As I entered the world of journalism myself, around the time when Mudd was moving from CBS to NBC, I had the opportunity to run into a few of the people I had idolized from the world of television news, when our paths crossed at the scene of a local story that had gone national. It was at these times when I began to come to realize that the personas built around these very famous reporters did not always match up to real life. I got to overhear their conversations, watch their behavior, and generally came to realize they were often just “making television news.” They were creating an illusion of wisdom and authority using the smoke and mirrors of television and its power to influence.
This is not to discount the work of television journalists completely, it’s just to say that I found there was at least an equal balance between the journalism and the entertainment aspect of what they were doing.

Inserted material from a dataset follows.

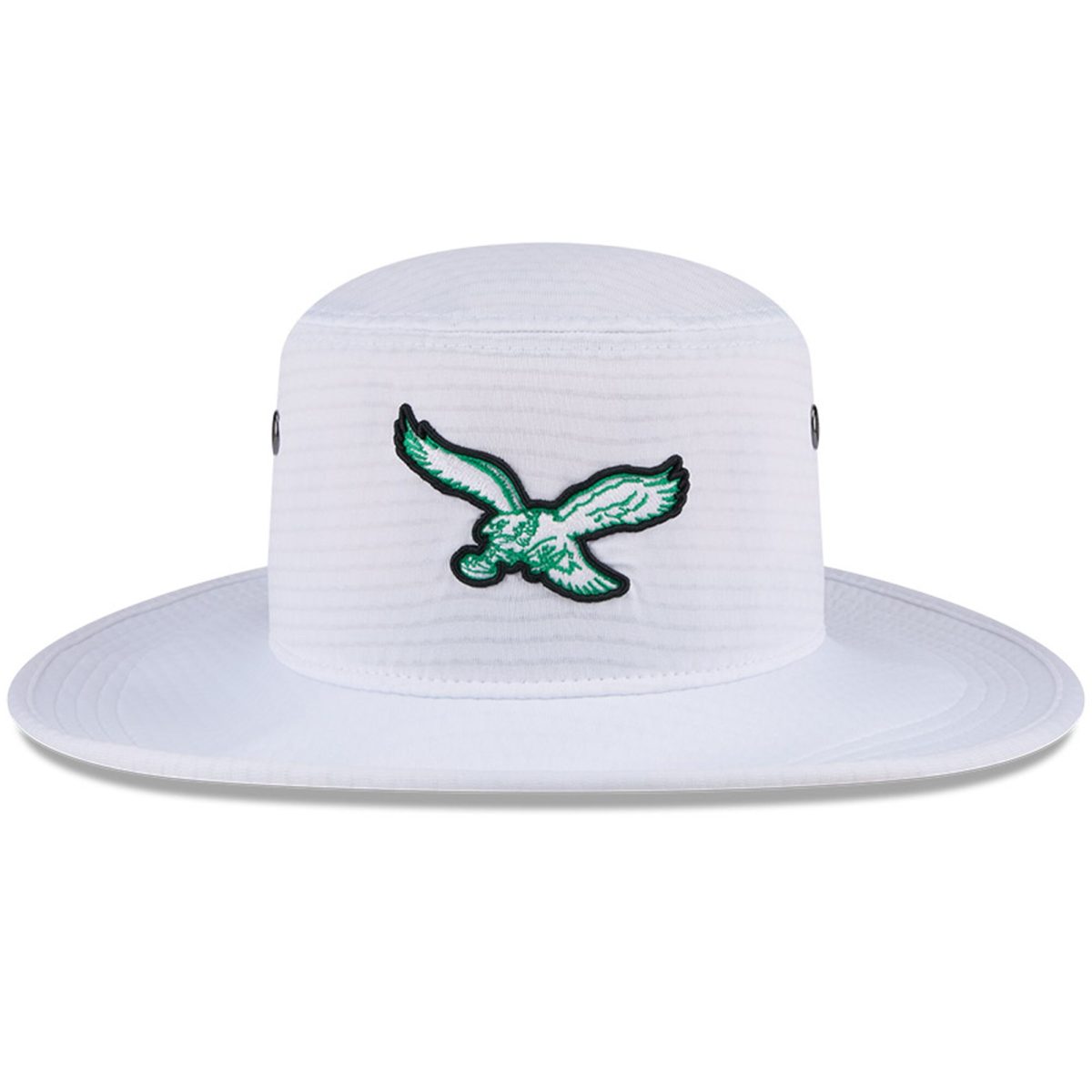 mens new era white philadelphia eagles 2024 nfl training camp panama bucket hat – 200762442 | NFL Jerseys & Hats Collection at Eagles Jerseys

For many years, extending into the 1990s, news broadcasts were referred to as “broadcasts” or “programs,” to avoid calling them “shows.” Those in power never wanted to leave the impression they were providing news as a form of entertainment. Shows were something you went to see on Broadway. That long-standing tradition has since fallen and I often hear news anchors today thank their guests for “coming on our show.”
What Roger Mudd represented to me, and what I was reminded of when he died, was a person who was what he claimed to be; a news reporter. A news man, in the language of his day. He worked hard each day to get the story, put on a suit and a tie at dinner time, and with courtesy, style and grace, he came into our homes to deliver the news. He had standards and those standards followed him until the end of his working career. You can see it by reading his resume.
After his time at NBC, he moved to PBS, where older fashioned journalism was valued at the MacNeil/Lehrer Newshour. His last move was to the History Channel where a voice of authority was welcome in documentaries meant to be the final draft of history rather than the first. This last stop before retirement probably says the most about Mudd’s approach to his work, his reputation, and the importance of setting standards for yourself in journalism and life. When it came to finding someone who could personify a brand dedicated to truth, the long view, and the lessons of the past, the History Channel chose Mudd.
Mudd’s life, dedicated to honest work and high standards, was rewarded in the end with a reputation to be envied and a pattern of personal and professional conduct to be emulated.